__MATERIAL TO PROCESS__.

= = = = = = =

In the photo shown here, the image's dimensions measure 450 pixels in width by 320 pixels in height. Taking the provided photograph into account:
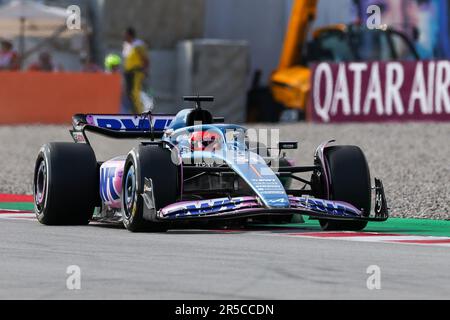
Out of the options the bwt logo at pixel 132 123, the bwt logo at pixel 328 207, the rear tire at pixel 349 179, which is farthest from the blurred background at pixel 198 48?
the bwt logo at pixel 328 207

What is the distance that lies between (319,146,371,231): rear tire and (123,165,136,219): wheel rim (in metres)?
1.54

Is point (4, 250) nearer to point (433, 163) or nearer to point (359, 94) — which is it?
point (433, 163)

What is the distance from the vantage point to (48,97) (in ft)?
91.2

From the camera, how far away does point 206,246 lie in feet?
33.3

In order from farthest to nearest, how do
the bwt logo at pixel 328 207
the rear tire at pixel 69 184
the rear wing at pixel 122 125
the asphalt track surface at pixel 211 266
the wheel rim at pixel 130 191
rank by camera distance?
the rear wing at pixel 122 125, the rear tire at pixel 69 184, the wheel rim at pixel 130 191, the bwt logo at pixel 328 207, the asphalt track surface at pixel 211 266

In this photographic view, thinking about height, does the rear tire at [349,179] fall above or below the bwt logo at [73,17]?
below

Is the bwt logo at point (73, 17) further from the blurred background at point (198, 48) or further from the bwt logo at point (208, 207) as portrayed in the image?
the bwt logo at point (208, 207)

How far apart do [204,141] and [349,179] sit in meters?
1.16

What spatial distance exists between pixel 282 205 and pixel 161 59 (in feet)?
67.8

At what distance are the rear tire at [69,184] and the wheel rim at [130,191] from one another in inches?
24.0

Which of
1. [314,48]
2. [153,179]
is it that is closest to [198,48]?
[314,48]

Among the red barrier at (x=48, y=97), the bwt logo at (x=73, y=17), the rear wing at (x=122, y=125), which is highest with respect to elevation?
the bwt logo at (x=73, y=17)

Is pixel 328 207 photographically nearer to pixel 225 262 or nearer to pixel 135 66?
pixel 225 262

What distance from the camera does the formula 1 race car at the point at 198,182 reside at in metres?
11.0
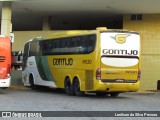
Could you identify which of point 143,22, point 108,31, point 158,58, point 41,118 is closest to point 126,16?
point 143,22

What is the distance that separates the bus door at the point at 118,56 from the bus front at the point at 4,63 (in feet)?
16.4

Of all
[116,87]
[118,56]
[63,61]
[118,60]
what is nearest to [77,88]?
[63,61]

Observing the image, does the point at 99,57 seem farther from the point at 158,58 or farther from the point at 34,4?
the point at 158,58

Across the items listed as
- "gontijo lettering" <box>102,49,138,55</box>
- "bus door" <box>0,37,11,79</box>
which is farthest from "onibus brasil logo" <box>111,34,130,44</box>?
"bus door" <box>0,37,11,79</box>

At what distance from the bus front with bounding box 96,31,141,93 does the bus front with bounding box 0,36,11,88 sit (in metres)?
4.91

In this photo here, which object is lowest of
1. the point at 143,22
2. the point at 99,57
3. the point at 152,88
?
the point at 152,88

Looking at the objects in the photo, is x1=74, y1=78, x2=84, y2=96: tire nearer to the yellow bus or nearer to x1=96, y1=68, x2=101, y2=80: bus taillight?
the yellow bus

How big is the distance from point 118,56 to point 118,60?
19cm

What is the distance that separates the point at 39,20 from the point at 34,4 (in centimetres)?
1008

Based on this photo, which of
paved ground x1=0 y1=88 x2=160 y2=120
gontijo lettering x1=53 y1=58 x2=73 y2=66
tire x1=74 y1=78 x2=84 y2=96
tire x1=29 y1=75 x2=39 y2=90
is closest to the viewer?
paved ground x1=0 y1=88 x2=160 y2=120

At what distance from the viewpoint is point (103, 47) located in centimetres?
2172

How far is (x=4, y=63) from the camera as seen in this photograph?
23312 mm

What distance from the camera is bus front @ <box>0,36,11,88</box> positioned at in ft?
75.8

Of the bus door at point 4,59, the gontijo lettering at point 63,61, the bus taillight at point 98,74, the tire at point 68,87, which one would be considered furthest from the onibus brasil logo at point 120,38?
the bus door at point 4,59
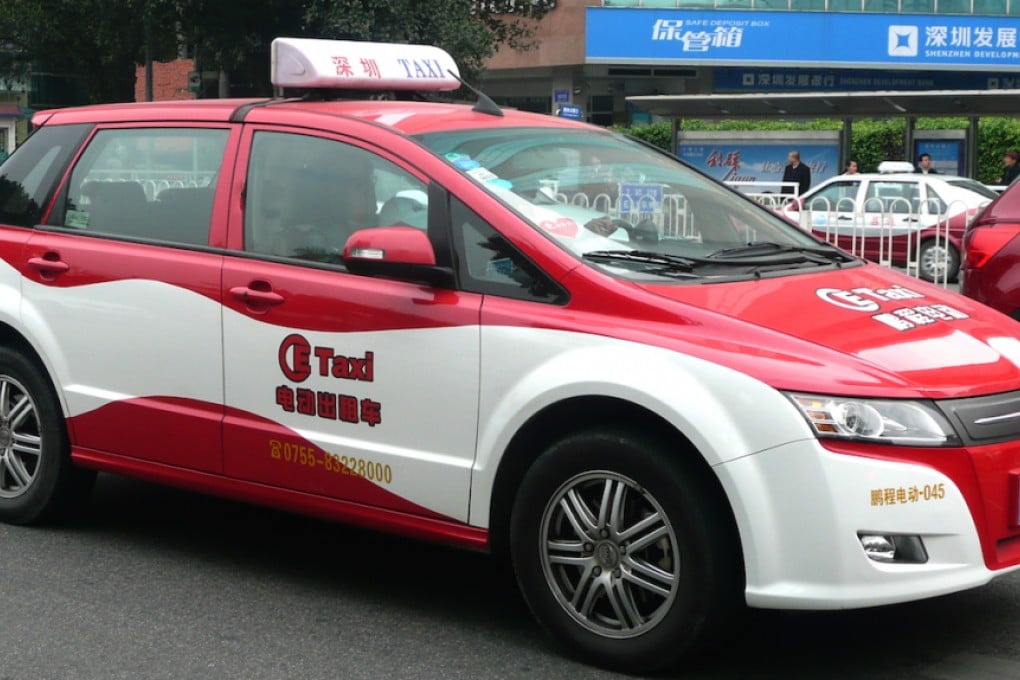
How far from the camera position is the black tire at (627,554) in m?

= = = = = = =

__EXERCISE__.
Exclude every picture and copy the remaining data exactly.

__TASK RESPONSE__.
In the photo shown here, the image's dimensions measure 450 pixels in width by 320 pixels in height. Taking the provided photograph into account:
Out of the options the bwt logo at pixel 132 123, the bwt logo at pixel 328 207, the rear tire at pixel 349 179, which is farthest from the blurred background at pixel 198 48?
the bwt logo at pixel 328 207

What is the distance that lies between (319,146,371,231): rear tire and (123,165,136,219): wheel rim (in metres)?
1.54

Is point (4, 250) nearer to point (433, 163) or nearer to point (359, 94) — which is it?
point (433, 163)

What is the distance from the vantage point to (48,97) (in ft)?
91.2

From the camera, how far away does point 206,246 lie in feet?
33.3

In order from farthest to nearest, how do
the bwt logo at pixel 328 207
the rear tire at pixel 69 184
the rear wing at pixel 122 125
the asphalt track surface at pixel 211 266
the wheel rim at pixel 130 191
rank by camera distance?
the rear wing at pixel 122 125, the rear tire at pixel 69 184, the wheel rim at pixel 130 191, the bwt logo at pixel 328 207, the asphalt track surface at pixel 211 266

In this photographic view, thinking about height, does the rear tire at [349,179] fall above or below the bwt logo at [73,17]?
below

Is the bwt logo at point (73, 17) further from the blurred background at point (198, 48) or further from the bwt logo at point (208, 207) as portrayed in the image?
the bwt logo at point (208, 207)

How far apart do [204,141] and [349,179] sit in meters?
1.16

What spatial distance exists between pixel 282 205 and pixel 161 59 (in feet)?
67.8

At what distance are the rear tire at [69,184] and the wheel rim at [130,191] from one another in inches?
24.0

Which of
1. [314,48]
2. [153,179]
is it that is closest to [198,48]?
[314,48]

Among the red barrier at (x=48, y=97), the bwt logo at (x=73, y=17), the rear wing at (x=122, y=125), which is highest with respect to elevation?
the bwt logo at (x=73, y=17)

Is pixel 328 207 photographically nearer to pixel 225 262 or nearer to pixel 135 66?
pixel 225 262

What distance from the camera does the formula 1 race car at the point at 198,182 reside at in metres?
11.0
Could you identify which of point 143,22, point 108,31, point 158,58, point 41,118 is closest to point 126,16?
point 143,22

What is the distance that separates the bus door at the point at 118,56 from the bus front at the point at 4,63 (in feet)?
16.4

Of all
[116,87]
[118,56]
[63,61]
[118,60]
what is nearest to [77,88]?
[63,61]

Observing the image, does the point at 99,57 seem farther from the point at 158,58 or farther from the point at 34,4?
the point at 158,58

Across the items listed as
- "gontijo lettering" <box>102,49,138,55</box>
- "bus door" <box>0,37,11,79</box>
which is farthest from "onibus brasil logo" <box>111,34,130,44</box>?
"bus door" <box>0,37,11,79</box>

At what distance from the bus front with bounding box 96,31,141,93 does the bus front with bounding box 0,36,11,88 sit (in metres)?
4.91

In this photo here, which object is lowest of
1. the point at 143,22
2. the point at 99,57
3. the point at 152,88
?
the point at 152,88

Looking at the objects in the photo, is x1=74, y1=78, x2=84, y2=96: tire nearer to the yellow bus or nearer to x1=96, y1=68, x2=101, y2=80: bus taillight?
the yellow bus

How big is the distance from point 118,56 to point 118,60?
19cm

What is the distance that separates the point at 39,20 from the point at 34,4 (in centimetres)?
1008

Based on this photo, which of
paved ground x1=0 y1=88 x2=160 y2=120
gontijo lettering x1=53 y1=58 x2=73 y2=66
tire x1=74 y1=78 x2=84 y2=96
tire x1=29 y1=75 x2=39 y2=90
is closest to the viewer?
paved ground x1=0 y1=88 x2=160 y2=120

At what distance from the viewpoint is point (103, 47) located in centimetres?
2172

How far is (x=4, y=63) from the camera as seen in this photograph?
23312 mm

What distance from the camera is bus front @ <box>0,36,11,88</box> positioned at in ft?
75.8

Of the bus door at point 4,59, the gontijo lettering at point 63,61, the bus taillight at point 98,74, the tire at point 68,87, which one would be considered furthest from the onibus brasil logo at point 120,38?
the bus door at point 4,59
How far from the camera position is the black tire at (627,554) in m?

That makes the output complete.